» Texte source
○ ○ ○ ○
Notre Père appuyait sa démonstration sur l’autorité de saint Jean de la Croix, docteur de l’Église :
La Vierge Marie est ce que Dieu a conçu dans sa Sainteté, à l’origine des siècles. C’est à Elle qu’Il a pensé d’abord, avant Adam et Ève, avant la suite des générations, avant l’Ancien et le Nouveau Testament, avant même l’Incarnation de Jésus-Christ, son Fils. C’est Elle, le premier projet de Dieu, Père et Fils, dans leur Esprit-Saint et de toute éternité.
C’est ce que je voudrais vous faire comprendre, en m’aidant de ce Romancero de saint Jean de la Croix que nous avons tant médité ces temps-ci, car il y a une parole qui évoque ce premier mystère, ce premier jaillissement, cette première conception, c’est-à-dire cette première imagination, cette première idée jaillie du sein du Père, dont Il entretient son Fils, le Verbe de Dieu, dans une sorte d’inflammation d’amour en leur Esprit-Saint.
Lorsque, dans ces entretiens savoureux que le Père ne cesse d’avoir avec son Fils de toute éternité, saint Jean de la Croix fait parler ce Père pour son Fils chéri, un beau jour – si l’on ose dire, parlant de ce qui se passe dans l’éternité – le Père tient au Fils ce langage :
Une épouse qui T’aime, mon Fils, J’aimerais Te donner,
Qui, grâce à Toi, vivre avec Nous puisse mériter,
Et manger à la même table du même pain dont Je Me nourris,
Pour qu’elle connaisse les biens que J’ai en un tel Fils,
Et que, de ta grâce et de ta vigueur, avec Moi elle s’éjouisse.
Je T’en rends grâces, ô Père, le Fils Lui répondait.
À l’épouse que Tu Me donneras, la mienne clarté Je donnerai,
Pour qu’elle puisse voir tout le prix de mon Père,
Et comment l’être que Je possède, de son être Je l’ai hérité.
Sur mon bras Je la pencherai : de ton amour elle s’embrasera entière,
Et en éternel délice elle exaltera ta bonté.
○ ○ ○ ○
» Lignes présentées
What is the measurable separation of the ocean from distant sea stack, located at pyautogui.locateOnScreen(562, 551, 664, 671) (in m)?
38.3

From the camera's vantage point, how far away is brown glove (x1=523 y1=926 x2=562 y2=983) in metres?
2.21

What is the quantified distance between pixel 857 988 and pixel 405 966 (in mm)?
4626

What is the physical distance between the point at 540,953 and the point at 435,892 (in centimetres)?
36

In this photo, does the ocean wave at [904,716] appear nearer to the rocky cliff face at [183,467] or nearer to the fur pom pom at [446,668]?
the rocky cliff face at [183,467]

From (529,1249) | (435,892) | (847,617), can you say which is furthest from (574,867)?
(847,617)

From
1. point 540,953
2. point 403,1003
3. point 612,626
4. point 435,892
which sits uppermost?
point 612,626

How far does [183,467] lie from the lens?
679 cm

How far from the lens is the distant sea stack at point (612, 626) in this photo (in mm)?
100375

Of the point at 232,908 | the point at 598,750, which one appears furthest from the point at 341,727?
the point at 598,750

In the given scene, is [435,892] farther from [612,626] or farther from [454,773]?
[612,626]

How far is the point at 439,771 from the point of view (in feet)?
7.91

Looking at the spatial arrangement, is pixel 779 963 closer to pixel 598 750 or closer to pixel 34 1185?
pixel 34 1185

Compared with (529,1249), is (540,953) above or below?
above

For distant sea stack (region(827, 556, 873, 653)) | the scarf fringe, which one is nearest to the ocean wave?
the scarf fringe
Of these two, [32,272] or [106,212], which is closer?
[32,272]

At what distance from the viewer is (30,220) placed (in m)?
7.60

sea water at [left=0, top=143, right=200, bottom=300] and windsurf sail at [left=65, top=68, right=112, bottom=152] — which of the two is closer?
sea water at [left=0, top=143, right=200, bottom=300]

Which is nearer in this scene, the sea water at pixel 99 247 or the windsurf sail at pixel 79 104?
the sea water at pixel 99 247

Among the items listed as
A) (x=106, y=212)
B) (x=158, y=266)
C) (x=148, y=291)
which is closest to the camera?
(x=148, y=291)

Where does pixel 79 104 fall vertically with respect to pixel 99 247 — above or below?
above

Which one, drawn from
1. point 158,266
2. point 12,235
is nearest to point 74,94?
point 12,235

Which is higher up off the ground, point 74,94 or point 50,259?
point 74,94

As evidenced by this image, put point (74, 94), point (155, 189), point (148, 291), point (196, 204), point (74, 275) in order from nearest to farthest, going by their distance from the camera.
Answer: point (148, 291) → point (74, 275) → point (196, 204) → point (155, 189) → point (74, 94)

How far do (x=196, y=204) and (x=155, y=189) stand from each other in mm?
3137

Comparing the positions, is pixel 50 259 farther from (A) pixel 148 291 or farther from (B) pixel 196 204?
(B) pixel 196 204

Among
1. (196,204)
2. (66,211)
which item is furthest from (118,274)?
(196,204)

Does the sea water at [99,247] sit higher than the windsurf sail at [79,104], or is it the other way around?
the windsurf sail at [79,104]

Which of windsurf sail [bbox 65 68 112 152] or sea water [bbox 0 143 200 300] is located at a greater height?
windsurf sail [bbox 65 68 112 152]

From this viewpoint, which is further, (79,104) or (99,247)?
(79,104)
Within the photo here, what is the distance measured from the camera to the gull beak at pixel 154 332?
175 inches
○ ○ ○ ○
Poursuivez le texte sur la Vierge Marie et le Romancero de saint Jean de la Croix à partir du dernier vers cité.

» Réponse attendue
Comme cela, dans l’éternité des éternités ! Et l’on ne peut pas dire que le Fils s’ennuyait un peu, comme il arrive à des fils uniques dans les familles, qui s’ennuient un peu avec leurs chers parents. Ce n’est pas dire que le Fils s’ennuyait dans le sein du Père. Un peu plus haut, saint Jean de la Croix nous avait parlé du bonheur extrême, du bonheur infini que le Fils trouvait dans le sein du Père.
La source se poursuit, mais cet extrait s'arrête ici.